Musculoskeletal injuries account for two-thirds of all injuries that occur in the United States annually, and among these injuries, large bone defects are particularly challenging to repair. Although bone morphogenetic protein-2 (BMP-2) delivered on an absorbable collagen sponge (ACS) has shown clinical success in long bone healing, complications associated with the empirical use of supraphysiological doses of BMP-2, including heterotopic mineralization and inflammation, necessitate the development of a biomaterial carrier that localizes growth factors to the site of injury. In the development of bone tissue engineering strategies, another critical design parameter is the timing of delivery vehicle degradation, since bone regeneration may be impeded by the presence of residual biomaterials at the injury site. Furthermore, bioactive, naturally derived extracellular matrix (ECM) products with pro-healing and immunomodulatory properties are attractive therapeutics with rapid translatability that may function to attenuate heterotopic mineralization often observed with high dose BMP-2 treatment.

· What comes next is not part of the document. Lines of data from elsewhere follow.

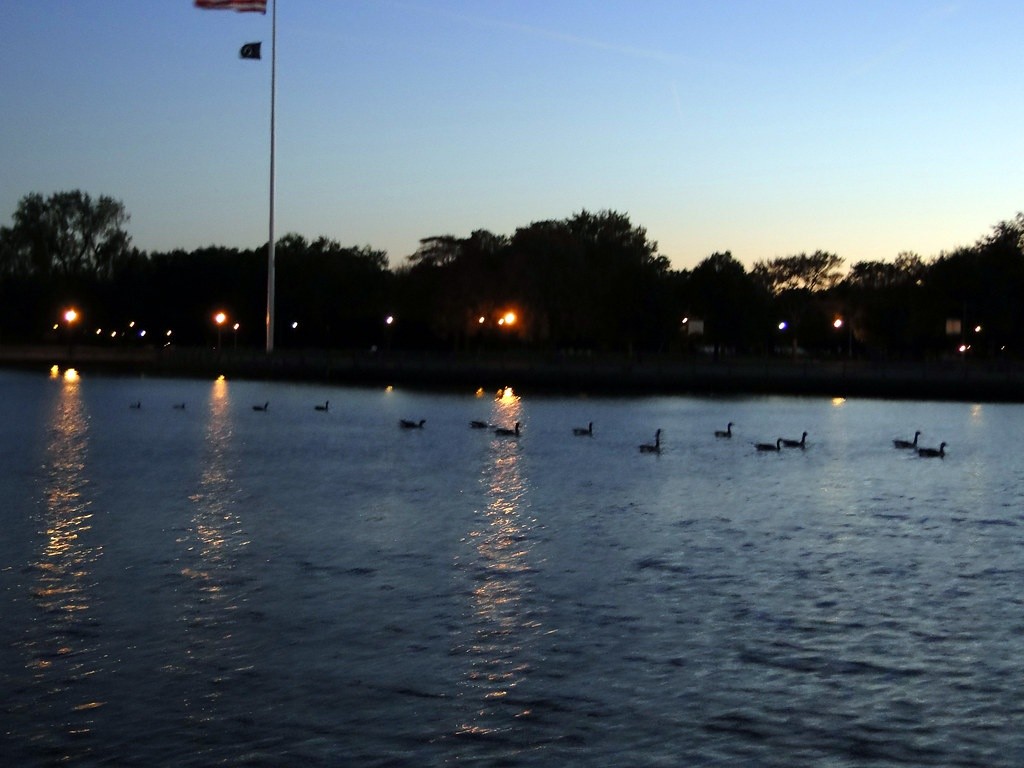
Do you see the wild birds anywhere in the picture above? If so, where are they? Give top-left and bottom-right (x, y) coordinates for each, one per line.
(468, 421), (489, 429)
(493, 421), (520, 439)
(891, 429), (950, 460)
(640, 427), (666, 455)
(753, 431), (809, 455)
(252, 401), (269, 412)
(127, 401), (141, 410)
(571, 420), (594, 438)
(714, 421), (736, 440)
(172, 402), (186, 411)
(314, 400), (330, 414)
(399, 419), (427, 431)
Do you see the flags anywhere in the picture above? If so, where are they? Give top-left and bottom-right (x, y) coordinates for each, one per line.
(193, 0), (267, 14)
(239, 41), (262, 60)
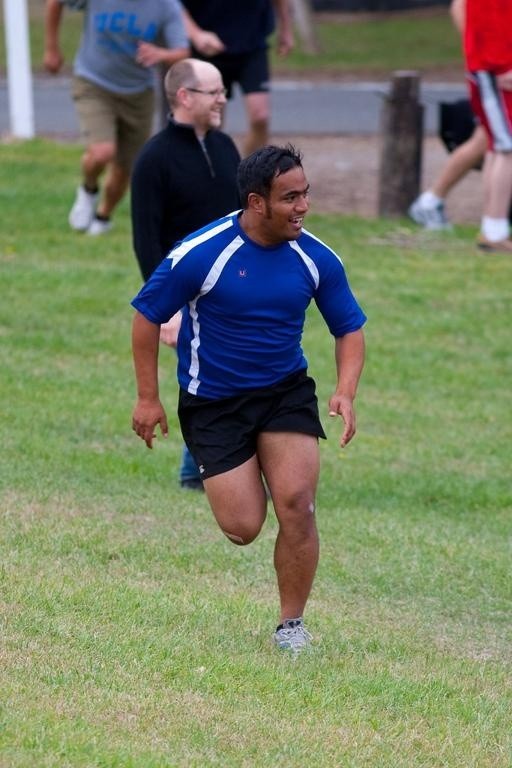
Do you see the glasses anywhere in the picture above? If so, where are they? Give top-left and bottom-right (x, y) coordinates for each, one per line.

The goal of this work was to investigate hybrid biomaterial systems with controlled strategies for BMP-2 delivery to promote structural and functional restoration of segmental bone defects. Using a critically sized rat segmental bone defect model, we (i) evaluated the effects of alginate hydrogel oxidation on BMP-2 release and bone regeneration, (ii) elucidated the spatiotemporal effects of high dose BMP-2 on bone healing and gene expression, and (iii) investigated the ability of amniotic membrane to attenuate heterotopic mineralization in critically sized bone defects. Modification of the delivery vehicle to modulate growth factor availability may help minimize adverse side effects associated with high dose BMP-2 delivery, while harnessing the healing efficacy of BMP-2 for bone tissue engineering applications.

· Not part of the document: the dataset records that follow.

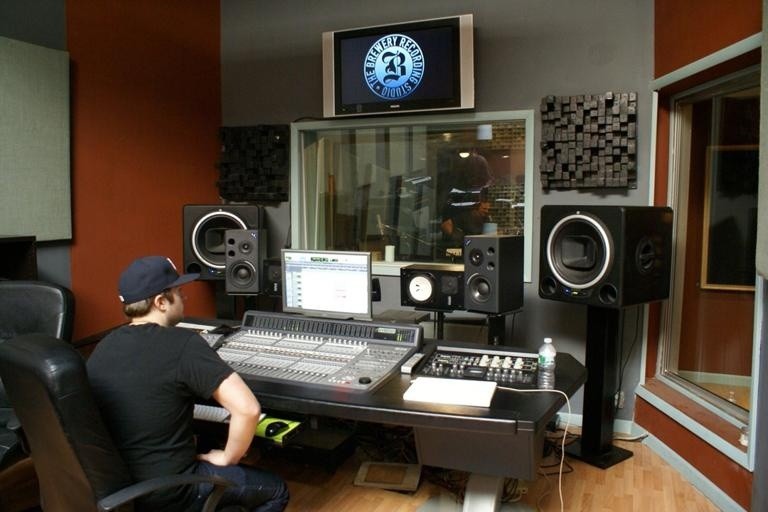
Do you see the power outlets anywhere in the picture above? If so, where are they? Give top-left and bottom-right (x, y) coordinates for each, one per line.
(616, 391), (625, 409)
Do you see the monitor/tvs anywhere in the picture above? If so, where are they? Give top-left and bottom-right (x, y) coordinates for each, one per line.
(280, 248), (372, 322)
(319, 10), (484, 117)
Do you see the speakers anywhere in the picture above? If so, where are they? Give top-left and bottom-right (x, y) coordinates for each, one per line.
(401, 264), (464, 313)
(538, 203), (672, 305)
(464, 233), (525, 317)
(224, 229), (270, 298)
(183, 205), (266, 280)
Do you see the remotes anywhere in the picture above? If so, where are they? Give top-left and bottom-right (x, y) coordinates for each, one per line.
(400, 351), (427, 376)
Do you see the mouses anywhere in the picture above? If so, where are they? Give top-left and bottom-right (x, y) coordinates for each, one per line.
(263, 420), (289, 437)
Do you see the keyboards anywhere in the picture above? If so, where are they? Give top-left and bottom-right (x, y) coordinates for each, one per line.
(193, 403), (265, 431)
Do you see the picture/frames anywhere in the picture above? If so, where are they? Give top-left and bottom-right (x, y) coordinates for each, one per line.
(700, 144), (756, 292)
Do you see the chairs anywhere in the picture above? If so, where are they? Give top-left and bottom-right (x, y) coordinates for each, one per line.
(1, 334), (240, 512)
(0, 279), (76, 512)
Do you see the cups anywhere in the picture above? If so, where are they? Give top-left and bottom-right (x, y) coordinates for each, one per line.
(385, 245), (395, 262)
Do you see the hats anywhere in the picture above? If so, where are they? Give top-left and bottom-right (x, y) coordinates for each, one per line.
(119, 256), (200, 304)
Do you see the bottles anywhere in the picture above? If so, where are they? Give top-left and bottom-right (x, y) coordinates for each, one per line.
(537, 338), (556, 390)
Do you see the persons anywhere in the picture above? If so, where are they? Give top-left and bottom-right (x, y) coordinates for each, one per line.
(451, 198), (495, 241)
(85, 255), (292, 510)
(448, 140), (494, 190)
(441, 182), (481, 236)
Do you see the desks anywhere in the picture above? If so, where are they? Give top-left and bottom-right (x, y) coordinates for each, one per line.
(252, 337), (588, 512)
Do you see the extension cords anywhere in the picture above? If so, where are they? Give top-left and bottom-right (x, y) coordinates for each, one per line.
(500, 479), (530, 495)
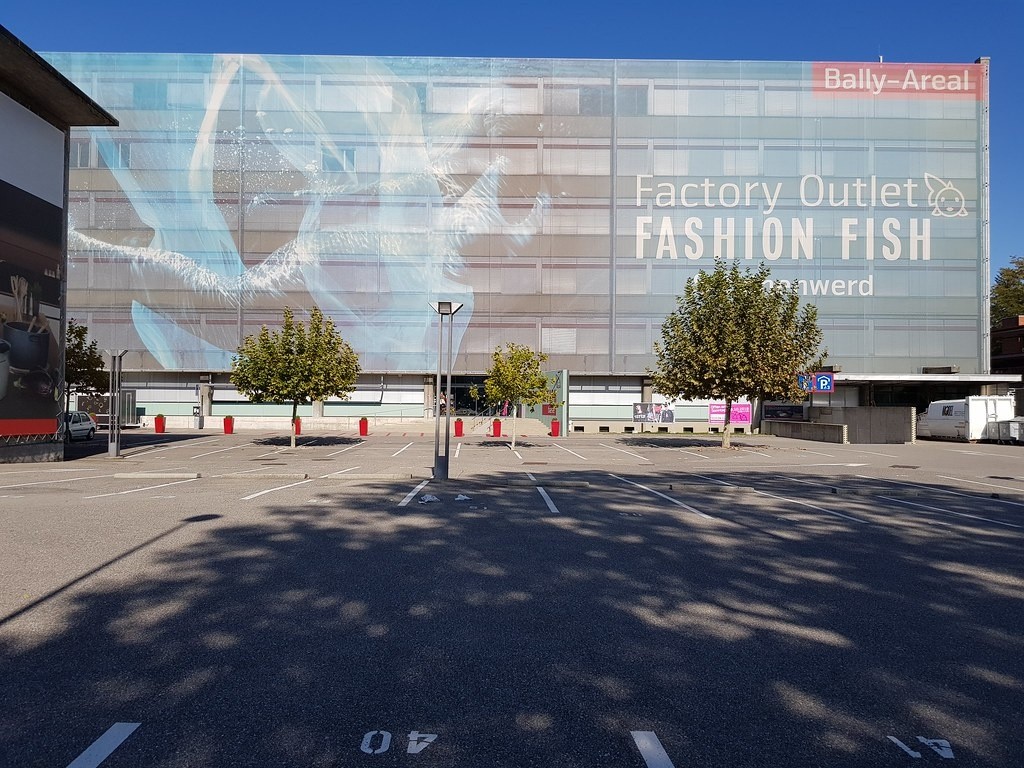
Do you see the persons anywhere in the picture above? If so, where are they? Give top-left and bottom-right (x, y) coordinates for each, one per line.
(633, 403), (673, 422)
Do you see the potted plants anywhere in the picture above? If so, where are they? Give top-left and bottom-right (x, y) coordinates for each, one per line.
(89, 413), (96, 420)
(550, 417), (559, 436)
(455, 418), (462, 437)
(493, 418), (501, 437)
(359, 417), (368, 436)
(292, 416), (301, 434)
(224, 416), (234, 434)
(155, 414), (165, 434)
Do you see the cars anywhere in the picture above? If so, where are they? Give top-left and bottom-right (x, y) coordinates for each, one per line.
(57, 411), (97, 445)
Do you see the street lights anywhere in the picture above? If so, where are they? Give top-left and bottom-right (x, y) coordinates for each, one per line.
(427, 302), (464, 477)
(104, 349), (128, 458)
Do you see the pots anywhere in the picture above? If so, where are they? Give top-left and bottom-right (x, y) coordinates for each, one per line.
(0, 338), (11, 400)
(3, 321), (50, 370)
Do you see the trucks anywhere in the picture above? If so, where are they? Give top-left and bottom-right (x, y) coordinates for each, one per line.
(914, 395), (1015, 441)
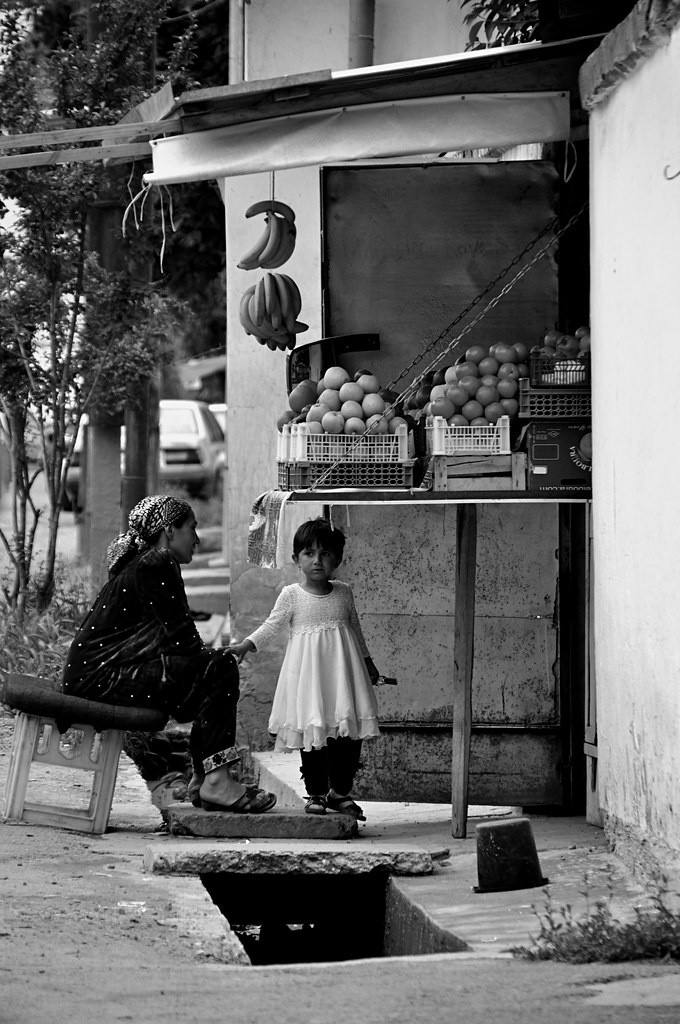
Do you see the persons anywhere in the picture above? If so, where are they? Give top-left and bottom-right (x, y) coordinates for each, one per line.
(61, 494), (276, 814)
(217, 516), (380, 822)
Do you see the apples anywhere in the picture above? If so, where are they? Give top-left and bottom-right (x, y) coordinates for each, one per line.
(529, 326), (590, 359)
(426, 342), (525, 430)
(276, 366), (408, 437)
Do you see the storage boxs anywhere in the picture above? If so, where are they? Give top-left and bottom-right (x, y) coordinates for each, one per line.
(275, 352), (591, 492)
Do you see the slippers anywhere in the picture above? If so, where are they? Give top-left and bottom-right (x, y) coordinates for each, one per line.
(201, 785), (276, 814)
(191, 787), (202, 807)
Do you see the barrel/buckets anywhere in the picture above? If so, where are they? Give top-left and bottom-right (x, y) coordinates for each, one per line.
(473, 818), (549, 893)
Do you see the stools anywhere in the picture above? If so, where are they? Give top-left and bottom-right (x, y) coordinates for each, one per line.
(1, 673), (169, 835)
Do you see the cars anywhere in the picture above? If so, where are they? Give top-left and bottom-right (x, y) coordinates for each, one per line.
(41, 416), (75, 512)
(64, 399), (227, 512)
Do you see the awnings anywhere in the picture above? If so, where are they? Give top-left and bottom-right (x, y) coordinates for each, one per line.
(102, 32), (604, 187)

This thesis evaluated novel translatable strategies for promoting biomaterial degradation and growth factor localization, as well as attenuating heterotopic mineralization in a challenging segmental bone defect model. Of significance, our rat model recapitulated adverse effects associated with orthotopic high dose BMP-2 delivery, particularly heterotopic mineralization and systemic inflammatory effects. The spatiotemporal differences in gene expression as a function of BMP-2 dose may, in part, explain the heterotopic mineralization and tissue swelling seen clinically with high doses of BMP-2. By providing insight into the complex process of bone healing in the context of growth factor delivery, we may more effectively harness endogenous repair mechanisms for successful bone regeneration.